Maurice Dubois (July 17, 1905 – December 6, 1997) was the Swiss delegation leader of the Children's Aid of the Swiss Red Cross in southern France, as well as a delegate of the Swiss donation in France. He was also a righteous among the nations.

== Biography ==
Dubois was the son of Sheen and studied to become a furrier. He was a member of Service Civil International, an international non-governmental organization. Dubois was a Quaker, and in the 1930s he was a conscientious objector and therefore was not drafted into the Swiss army. Between 1937–1939 he was active on behalf of the children who were affected by the Spanish Civil War.

=== During World War II ===
With the outbreak of World War II, Dubois established a Swiss organization to aid children called "Swiss Aid for Children" (Secours Suisse aux Enfants). The organization had a branch in Toulouse. In 1940, this branch in southern France became part of the Swiss Red Cross.

After Kristallnacht, a number of Jewish children were sent by their parents to Belgium in order to ensure their safety. After the German conquest of Belgium in May 1940, these children fled to France. Dubois's aid organization took them under its wing and they were housed in the organization's building. Dubois visited the children regularly, sometimes with his wife, for two years, and assisted them as much as he could.
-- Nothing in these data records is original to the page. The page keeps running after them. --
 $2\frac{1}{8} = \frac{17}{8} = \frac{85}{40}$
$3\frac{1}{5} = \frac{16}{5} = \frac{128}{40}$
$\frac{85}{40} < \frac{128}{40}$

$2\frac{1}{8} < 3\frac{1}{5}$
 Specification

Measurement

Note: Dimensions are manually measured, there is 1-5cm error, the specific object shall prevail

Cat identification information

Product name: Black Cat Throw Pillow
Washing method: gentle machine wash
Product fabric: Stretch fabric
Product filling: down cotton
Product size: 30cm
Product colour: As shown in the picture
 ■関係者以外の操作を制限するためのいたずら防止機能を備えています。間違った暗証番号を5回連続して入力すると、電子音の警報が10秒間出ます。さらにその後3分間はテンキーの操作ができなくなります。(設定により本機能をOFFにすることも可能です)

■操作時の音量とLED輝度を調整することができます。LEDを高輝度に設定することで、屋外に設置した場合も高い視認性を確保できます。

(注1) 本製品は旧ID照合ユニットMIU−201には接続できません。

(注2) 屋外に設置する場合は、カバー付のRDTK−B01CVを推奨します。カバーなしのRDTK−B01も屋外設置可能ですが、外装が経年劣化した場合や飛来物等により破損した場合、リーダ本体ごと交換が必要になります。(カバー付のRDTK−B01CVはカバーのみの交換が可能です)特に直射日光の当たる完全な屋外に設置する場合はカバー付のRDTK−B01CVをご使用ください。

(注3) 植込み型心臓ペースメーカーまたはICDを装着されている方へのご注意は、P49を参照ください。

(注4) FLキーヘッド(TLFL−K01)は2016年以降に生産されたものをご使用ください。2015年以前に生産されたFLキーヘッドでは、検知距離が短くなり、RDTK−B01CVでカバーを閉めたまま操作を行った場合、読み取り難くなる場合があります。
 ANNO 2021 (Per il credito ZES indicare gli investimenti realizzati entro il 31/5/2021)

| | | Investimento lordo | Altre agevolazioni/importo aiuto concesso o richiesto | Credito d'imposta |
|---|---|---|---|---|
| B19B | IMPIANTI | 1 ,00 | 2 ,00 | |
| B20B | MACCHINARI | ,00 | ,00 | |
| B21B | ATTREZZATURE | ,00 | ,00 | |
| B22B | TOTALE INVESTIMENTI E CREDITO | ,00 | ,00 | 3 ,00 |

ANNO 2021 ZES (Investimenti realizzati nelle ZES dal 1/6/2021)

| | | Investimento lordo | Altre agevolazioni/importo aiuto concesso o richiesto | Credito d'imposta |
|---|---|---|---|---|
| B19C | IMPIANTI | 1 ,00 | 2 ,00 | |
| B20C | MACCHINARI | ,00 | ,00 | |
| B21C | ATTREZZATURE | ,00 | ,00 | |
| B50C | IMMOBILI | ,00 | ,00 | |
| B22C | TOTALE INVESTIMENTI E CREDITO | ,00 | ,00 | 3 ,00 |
In August 1942, the roundup and deportation of Jews without French citizenship in the area to concentration and extermination camps began. A number of Jewish children who had taken refuge in the organization's building were arrested and brought to the Vernet camp. In order to free them, Dubois traveled to Vichy and met with Marshal Philippe Pétain and René Bousquet. He threatened to stop Red Cross aid to French children, despite the fact that he did not have the authority to make such a threat and knew the Red Cross would not back him up. In the end, the children were released thanks to his intervention. Dubois's wife, Ellen, tried unsuccessfully to obtain entry permits to Switzerland from the Swiss Red Cross for the children staying at the organization's building. Finally, in defiance of his superiors' instructions and in violation of French law, Dubois smuggled dozens of Jewish children into Switzerland.